Frogging-Family / nvidia-all

Nvidia driver latest to 396 series AIO installer
808 stars 71 forks source link

[Feature Request] NvFBC Patch #92

Open kekonn opened 2 years ago

kekonn commented 2 years ago

Would you consider integrating (an option to apply) the following: https://github.com/keylase/nvidia-patch

Or is it safe to apply to the drivers as is? I would think not since it's a binary patch and might interfere with other patches your system makes.

Arcitec commented 2 years ago

NvFBC has no uses anymore?

If you are using the OBS "NvFBC" plugin, then stop it. The plugin was just a temporary hack back when Wayland lacked any screen capture API (before things like pipewire). The OBS NvFBC plugin has been discontinued by its author because it offers zero benefits over the native X11/Wayland "full screen capture" driver that exists in normal OBS.

The NvFBC plugin works as follows:

The native non-NvFBC screen capture plugin in OBS ("Screen Capture (XSHM)") does the exact same thing and has the exact same performance, because NVIDIA's driver exposes the framebuffer to the native Linux screen capture API.

No need to hack your NVIDIA drivers with NvFBC patch. That technique is ancient.

There is only one area where NvFBC makes sense. But nobody on Linux has coded this yet. The idea is: Write a program that calls NvFBC to get the framebuffer address, and then send it directly to the NvENC API to encode it in-GPU without ever copying anything into system RAM. NOTHING ON LINUX DOES THIS. It would be awesome as an open source project idea though.

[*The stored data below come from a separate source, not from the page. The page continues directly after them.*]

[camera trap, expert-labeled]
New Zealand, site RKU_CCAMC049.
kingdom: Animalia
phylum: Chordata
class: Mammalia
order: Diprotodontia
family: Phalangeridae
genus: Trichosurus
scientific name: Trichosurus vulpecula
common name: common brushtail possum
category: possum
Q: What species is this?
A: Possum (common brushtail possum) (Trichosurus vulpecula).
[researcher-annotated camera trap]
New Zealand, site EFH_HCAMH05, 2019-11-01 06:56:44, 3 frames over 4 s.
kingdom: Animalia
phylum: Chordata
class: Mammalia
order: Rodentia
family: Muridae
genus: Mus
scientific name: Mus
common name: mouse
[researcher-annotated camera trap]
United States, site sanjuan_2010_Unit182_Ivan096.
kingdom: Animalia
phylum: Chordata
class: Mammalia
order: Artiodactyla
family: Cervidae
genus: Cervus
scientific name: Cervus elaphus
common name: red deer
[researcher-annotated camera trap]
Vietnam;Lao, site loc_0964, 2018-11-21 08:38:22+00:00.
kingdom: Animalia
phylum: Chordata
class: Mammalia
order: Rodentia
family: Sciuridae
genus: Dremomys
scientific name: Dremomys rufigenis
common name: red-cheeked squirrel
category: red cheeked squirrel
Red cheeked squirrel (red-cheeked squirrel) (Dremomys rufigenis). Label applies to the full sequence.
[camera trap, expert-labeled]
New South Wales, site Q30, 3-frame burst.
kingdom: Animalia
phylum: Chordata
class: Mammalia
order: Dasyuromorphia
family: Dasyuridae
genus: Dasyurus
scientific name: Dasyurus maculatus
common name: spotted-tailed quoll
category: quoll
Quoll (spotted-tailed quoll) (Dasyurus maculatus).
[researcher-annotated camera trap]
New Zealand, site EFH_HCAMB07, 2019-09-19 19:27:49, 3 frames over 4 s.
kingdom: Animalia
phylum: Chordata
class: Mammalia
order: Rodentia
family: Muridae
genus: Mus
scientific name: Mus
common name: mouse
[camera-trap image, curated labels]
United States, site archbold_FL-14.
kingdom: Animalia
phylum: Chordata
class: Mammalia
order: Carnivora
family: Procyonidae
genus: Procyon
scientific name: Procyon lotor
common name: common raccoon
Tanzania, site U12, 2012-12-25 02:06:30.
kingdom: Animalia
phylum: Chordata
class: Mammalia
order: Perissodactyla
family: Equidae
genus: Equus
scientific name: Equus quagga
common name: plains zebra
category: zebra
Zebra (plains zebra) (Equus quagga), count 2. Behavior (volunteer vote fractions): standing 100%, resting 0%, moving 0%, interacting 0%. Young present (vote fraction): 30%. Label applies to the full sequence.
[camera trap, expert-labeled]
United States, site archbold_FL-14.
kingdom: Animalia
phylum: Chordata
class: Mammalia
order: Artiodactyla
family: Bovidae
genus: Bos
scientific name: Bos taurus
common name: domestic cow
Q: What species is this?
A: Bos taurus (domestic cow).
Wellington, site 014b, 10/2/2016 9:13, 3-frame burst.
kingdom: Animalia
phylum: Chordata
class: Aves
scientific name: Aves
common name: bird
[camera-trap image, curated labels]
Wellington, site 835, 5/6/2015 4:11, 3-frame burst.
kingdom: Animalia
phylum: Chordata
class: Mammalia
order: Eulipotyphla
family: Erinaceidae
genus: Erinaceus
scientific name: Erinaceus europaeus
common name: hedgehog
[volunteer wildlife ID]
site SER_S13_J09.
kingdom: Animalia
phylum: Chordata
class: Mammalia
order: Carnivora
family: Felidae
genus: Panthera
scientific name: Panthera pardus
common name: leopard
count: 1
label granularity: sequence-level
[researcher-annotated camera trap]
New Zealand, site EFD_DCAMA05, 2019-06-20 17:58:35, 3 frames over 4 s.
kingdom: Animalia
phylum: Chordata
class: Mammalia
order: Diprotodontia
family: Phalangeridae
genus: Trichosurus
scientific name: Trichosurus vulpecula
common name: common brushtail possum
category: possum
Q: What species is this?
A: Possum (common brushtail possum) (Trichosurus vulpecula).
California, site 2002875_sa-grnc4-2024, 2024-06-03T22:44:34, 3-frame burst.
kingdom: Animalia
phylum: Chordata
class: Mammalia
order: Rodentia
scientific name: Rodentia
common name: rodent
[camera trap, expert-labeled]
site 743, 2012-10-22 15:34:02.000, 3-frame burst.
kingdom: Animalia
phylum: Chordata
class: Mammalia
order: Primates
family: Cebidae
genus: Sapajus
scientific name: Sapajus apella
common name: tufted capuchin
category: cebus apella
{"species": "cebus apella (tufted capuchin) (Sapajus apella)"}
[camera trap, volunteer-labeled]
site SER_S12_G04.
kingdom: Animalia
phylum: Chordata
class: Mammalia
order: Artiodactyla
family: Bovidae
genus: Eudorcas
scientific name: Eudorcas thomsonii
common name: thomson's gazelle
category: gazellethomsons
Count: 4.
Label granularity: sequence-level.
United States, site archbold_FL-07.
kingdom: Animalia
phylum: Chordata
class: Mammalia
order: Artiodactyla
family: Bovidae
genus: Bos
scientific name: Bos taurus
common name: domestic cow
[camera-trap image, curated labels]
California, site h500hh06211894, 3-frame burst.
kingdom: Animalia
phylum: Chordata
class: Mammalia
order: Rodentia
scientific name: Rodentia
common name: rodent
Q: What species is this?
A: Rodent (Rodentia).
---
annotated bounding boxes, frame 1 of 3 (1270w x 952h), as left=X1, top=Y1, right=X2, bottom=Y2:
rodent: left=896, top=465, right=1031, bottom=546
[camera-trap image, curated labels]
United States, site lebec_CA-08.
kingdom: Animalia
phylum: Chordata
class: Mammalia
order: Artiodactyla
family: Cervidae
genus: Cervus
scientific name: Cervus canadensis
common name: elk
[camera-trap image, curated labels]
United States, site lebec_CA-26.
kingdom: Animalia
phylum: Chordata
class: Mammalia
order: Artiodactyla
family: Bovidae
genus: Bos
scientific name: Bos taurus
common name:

kekonn commented 2 years ago

Thank you for the clarification! I still see a ton of instructions recommending it, for example to increase performance with sunshine ( a user recommended using nvlax) on the aur page.

Arcitec commented 2 years ago

@kekonn Interesting. If Sunshine is able to push NvFBC -> NvENC directly then it would be a high performance solution. If not, then NvFBC is unnecessary, since the NVIDIA driver itself basically hooks the linux "desktop capture" API into NvFBC internally.

NvFBC only matters (and only provides a benefit) if you have software that directly sends the NvFBC data to NvENC without copying it to system RAM first.

It kinda sounds like Sunshine copies into RAM first (slow), since people complain about Sunshine latency here: https://github.com/loki-47-6F-64/sunshine/issues/316

kekonn commented 2 years ago

Yes, but someone on the aur mentioned that completely vanished when using nvidia-utils-nvlax.

Nevertheless, there is also the increased NVENC patch in there. Is it safe to apply this to your drivers?

GenocideStomper commented 2 years ago

The native non-NvFBC screen capture plugin in OBS ("Screen Capture (XSHM)") does the exact same thing and has the exact same performance, because NVIDIA's driver exposes the framebuffer to the native Linux screen capture API.

Sorry to butt into the conversation, but I don't see this behaviour at all. I'm on X11. For me on an old outdated CPU, Screen Capture (XSHM) used 2-3x the CPU resources, and the recording has noticeable hitches. NvFBC on the other hand doesn't cause a high CPU usage for OBS.

Arcitec commented 2 years ago

@spider3000 The author of the NvFBC plugin for OBS themselves said that there's no performance difference and that it uses the same API. In fact, the NvFBC-source plugin in OBS has been discontinued by its author like 1-2 years ago because of this reason. They recommend using the XSHM "desktop capture" built into OBS now.

They also explained everything about how the NvFBC-source plugin just copies the hardware framebuffer into system RAM (very slow), since OBS "needs" it to be able to do software compositing of other effects.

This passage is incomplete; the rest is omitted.